A manifestação foi um protesto contra a prisão do ex-presidente Jair Bolsonaro e pela votação da anistia a atos do 8 de Janeiro.

"Esta Casa deve impor reprimenda severa, para que fique claro que este Parlamento não tolera o cometimento de infrações dessa natureza", defendeu Moses Rodrigues.

A denúncia foi encaminhada pela própria Corregedoria Parlamentar da Câmara, que utilizou imagens das câmeras do plenário para identificar quais congressistas haviam tentado impedir a chegada de Hugo Motta à sua posição na Mesa em meio ao tumulto. Na ocasião, parlamentares da oposição protestavam e exigiam a inclusão na pauta da urgência da anistia aos réus envolvidos nos ataques à sede dos Três Poderes. 

Insultos

Pollon foi o último a resistir a ocupação da Câmara, foi ele quem teve que ceder a cadeira da presidência da Câmara para Motta retomar os trabalhos. Dias antes, chamou o presidente da Câmara de "bosta" e "baixinho de um metro e 60".

Na representação encaminhada à Casa de Leis, partidos de esquerda dizem que Zé Trovão tentou impedir fisicamente Motta de conseguir voltar à Mesa Diretora.

"A liberdade de expressão parlamentar não abrange o direito de impedir fisicamente o exercício legítimo de função pública", diz o documento.

Além de todas as representações sobre a confusão que paralisou os trabalhos da Câmara nesta semana, devem enfim chegar ao colegiado outras representações já apresentadas à Mesa Diretora sobre outros parlamentares como Eduardo Bolsonaro (PL-SP), que está nos Estados Unidos.
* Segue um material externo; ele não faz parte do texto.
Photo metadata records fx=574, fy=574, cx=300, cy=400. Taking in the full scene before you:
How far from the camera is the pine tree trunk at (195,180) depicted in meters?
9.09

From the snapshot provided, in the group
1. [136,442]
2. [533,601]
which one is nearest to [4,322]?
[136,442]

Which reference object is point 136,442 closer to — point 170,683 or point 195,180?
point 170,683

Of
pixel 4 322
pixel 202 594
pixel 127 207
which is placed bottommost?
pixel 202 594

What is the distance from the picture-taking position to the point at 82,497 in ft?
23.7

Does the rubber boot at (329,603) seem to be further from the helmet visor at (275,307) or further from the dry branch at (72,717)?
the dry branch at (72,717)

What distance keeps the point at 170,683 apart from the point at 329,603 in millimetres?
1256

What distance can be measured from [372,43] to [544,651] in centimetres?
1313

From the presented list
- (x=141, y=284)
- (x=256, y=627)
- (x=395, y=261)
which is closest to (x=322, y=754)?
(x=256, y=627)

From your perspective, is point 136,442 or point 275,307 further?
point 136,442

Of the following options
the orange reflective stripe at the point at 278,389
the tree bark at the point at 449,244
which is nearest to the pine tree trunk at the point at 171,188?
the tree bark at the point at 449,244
Também foram protocolados um pedido de suspensão e um de cassação de Eduardo.

A obstrução da oposição ao presidente Luiz Inácio Lula da Silva no Congresso teve fim após mais de 30 horas, no final da noite desta quarta-feira. Os congressistas, que impediram fisicamente que os trabalhos legislativos iniciassem, após o recesso parlamentar, tinha como exigência que três projetos fossem pautados pelos presidentes da Câmara e do Senado Federal.

Para Pollon, o processo não trata de quebra de decoro, mas de perseguição política contra quem enfrenta o sistema. “Isso não é sobre ética, é sobre calar quem denuncia e luta contra injustiças. Estão tentando punir um parlamentar que teve coragem de defender brasileiros que hoje são vítimas de perseguição dentro do próprio país”, afirmou.

A votação do parecer está prevista para a próxima terça-feira (5) e deve mobilizar parlamentares e apoiadores, ampliando o debate sobre liberdade de atuação política e os limites das decisões dentro do Legislativo.

Se a suspensão for confirmada, o deputado pode perder salário, assessores e todas as verbas indenizatórias. Cabe destacar que a suspensão só se concretiza após passar pela CCJ e votação em plenário.